Cinquenta anos após a independência nacional, Moçambique continua a debater-se com as mesmas interrogações que marcaram o início da era pós-colonial: como transformar a agricultura de subsistência num motor real de desenvolvimento? Esta foi uma das questões que dominaram o debate realizado nesta terça-feira, em Maputo, onde antigos dirigentes e académicos revisitaram o percurso económico e social do país.
O encontro, que juntou o antigo Ministro da Agricultura Joaquim de Carvalho e o académico britânico Joseph Hanlon, integrou uma série de debates que procuram refletir sobre as transformações e retrocessos verificados em diferentes sectores de desenvolvimento nacional, à luz dos 50 anos da independência de Moçambique.
No centro da discussão esteve o sector agrícola, considerado estratégico desde os primeiros dias do Estado moçambicano, mas que, segundo os intervenientes, continua a enfrentar um ciclo de promessas adiadas. Joaquim de Carvalho destacou que “a agricultura foi e continua a ser a base da economia nacional, mas o país não conseguiu consolidar uma estrutura produtiva capaz de responder às necessidades internas e externas”.

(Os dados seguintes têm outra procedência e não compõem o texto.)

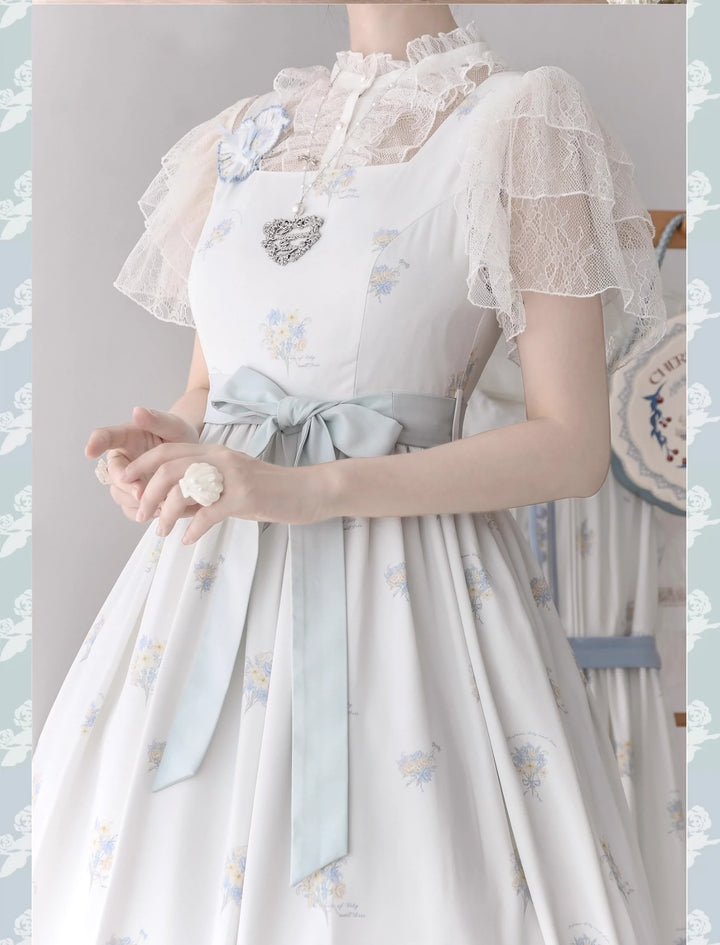 SPFlowerLanguage~Blossoms~Sweet Lolita Shirt Floral Lace Gauze Innerwear S White 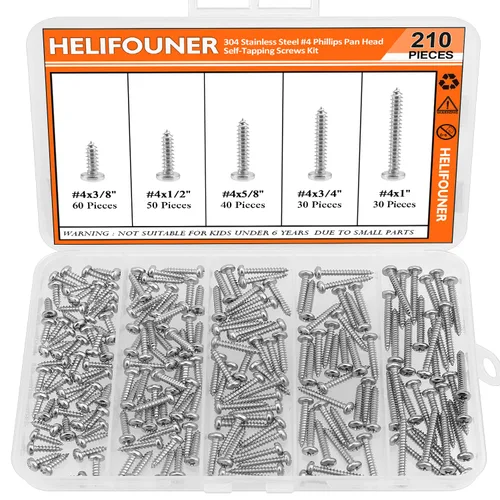 Vista 8 de HELIFOUNER - Juego de 250 tornillos para madera Phillips Pan Head Autorroscantes #2 x 1/4" 3/8" 1/2" 5/8" 3/4", kit surtido de 250 tornillos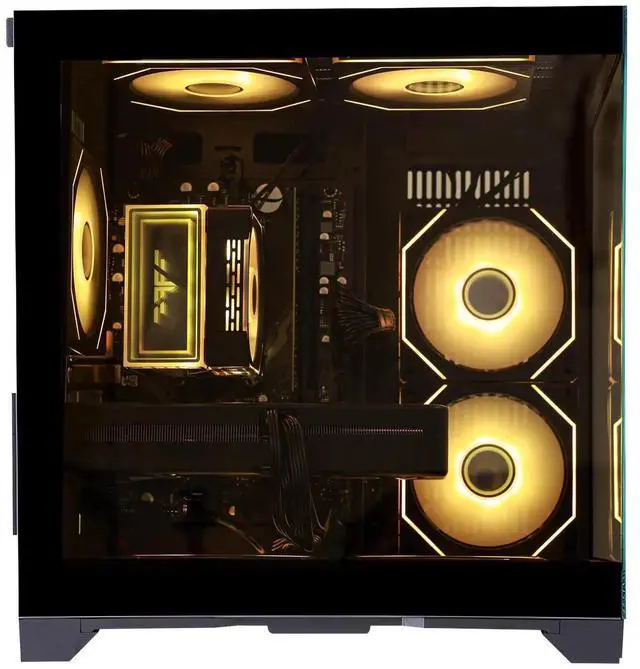Alt view image 4 of 7 - Hoengager King Gaming Desktop AMD Ryzen 5 5600GT 3.6 GHz,GeForce RTX 3060 12G, 32GB DDR4 3200MHz RAM ,1TB PCIe SSD ,RGB FAN ,WiFi &Bluetooth Windows 11 Pro Prebuilt Gaming PC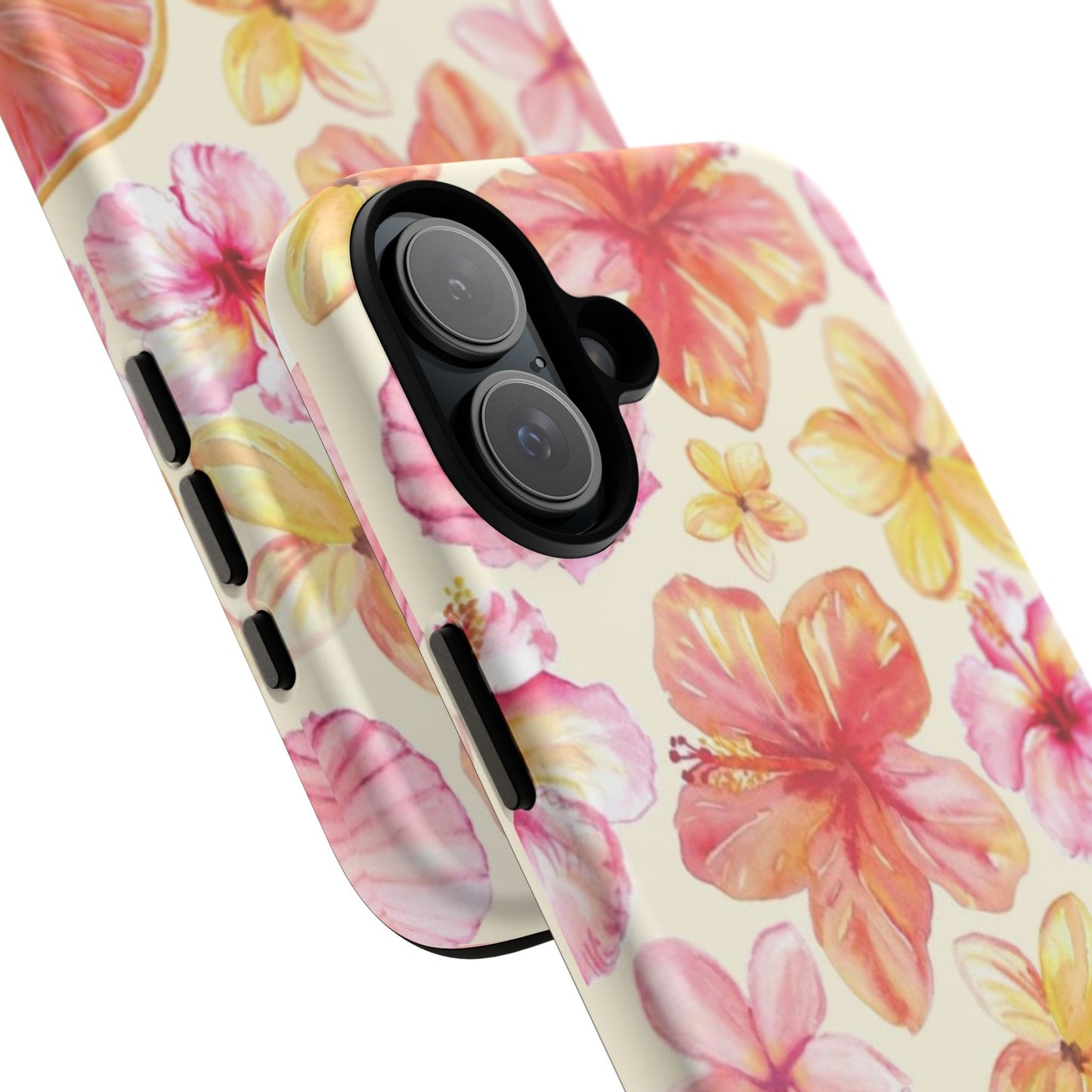 Tropical Hibiscus Tough Phone Case – Watercolor Floral & Citrus Protective Cover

Carvalho recordou que, logo após a independência, Moçambique possuía um conjunto de infraestruturas e centros de produção agrícola que poderiam ter sustentado a industrialização, mas que “foram gradualmente abandonados, por falta de visão estratégica e pela instabilidade política que minou o sector produtivo durante décadas”.
Por sua vez, Joseph Hanlon apontou que o país atravessa hoje uma “crise de modelo”, onde a dependência da ajuda externa e de grandes projectos extractivos impede o florescimento de um verdadeiro sector agrícola moderno e inclusivo. “A agricultura moçambicana foi deixada para trás, enquanto o discurso oficial se concentrava no gás e no carvão”, criticou.
Os participantes do debate sublinharam que, apesar dos avanços tecnológicos e da diversificação de políticas públicas, o sector rural continua a depender fortemente da chuva e a apresentar baixos níveis de produtividade, agravados pela falta de infraestruturas de irrigação e armazenamento.
Hanlon defendeu que é urgente repensar o papel do Estado na dinamização da produção agrícola, investindo em mecanismos de apoio direto aos pequenos produtores, acesso a mercados e formação técnica. “Não há desenvolvimento sustentável sem agricultura. E não há agricultura moderna sem políticas coerentes e de longo prazo”, afirmou.
Para Joaquim de Carvalho, parte do problema reside na descontinuidade das políticas e na fraca coordenação entre os diferentes sectores. “Cada governo chega com um novo plano, mas sem continuidade institucional. O resultado é um ciclo de recomeços sem progresso real”, lamentou.
O debate foi também marcado por uma análise crítica à crescente urbanização e ao abandono das zonas rurais, fenómenos que, segundo os oradores, acentuam as desigualdades regionais e comprometem a segurança alimentar. “Estamos a criar uma economia de cidades, esquecendo o campo”, observou um dos participantes.
Ao longo da sessão, surgiram vozes que defenderam a necessidade de uma nova geração de políticas agrícolas centradas no produtor local e na valorização do conhecimento tradicional, sem negligenciar a inovação e a tecnologia como motores de modernização.
Os intervenientes foram unânimes em reconhecer que Moçambique dispõe de condições naturais excepcionais para se afirmar como um celeiro regional, mas que falta vontade política e planeamento de longo prazo. “O potencial existe, o que falta é coerência e visão”, resumiu Hanlon.
O encontro foi também uma oportunidade para revisitar os anos de euforia e esperança do período pós-independência, quando a agricultura era vista como o pilar da emancipação económica e da soberania nacional. Joaquim de Carvalho lembrou que “naqueles anos, acreditávamos que podíamos alimentar o país com as nossas próprias mãos”.
Cinco décadas depois, o país continua a importar boa parte dos alimentos básicos e a depender de ajudas internacionais para sustentar programas agrícolas. A discussão deixou no ar a pergunta que ecoa há meio século: quando é que Moçambique conseguirá romper o ciclo de dependência e transformar o campo no verdadeiro motor do seu desenvolvimento?
O debate terminou com um apelo à reflexão e à ação. “Celebrar 50 anos de independência não pode ser apenas olhar para o passado, mas questionar o que fizemos com a liberdade conquistada e o que ainda precisamos fazer para garantir o futuro das próximas gerações”, concluiu Joseph Hanlon.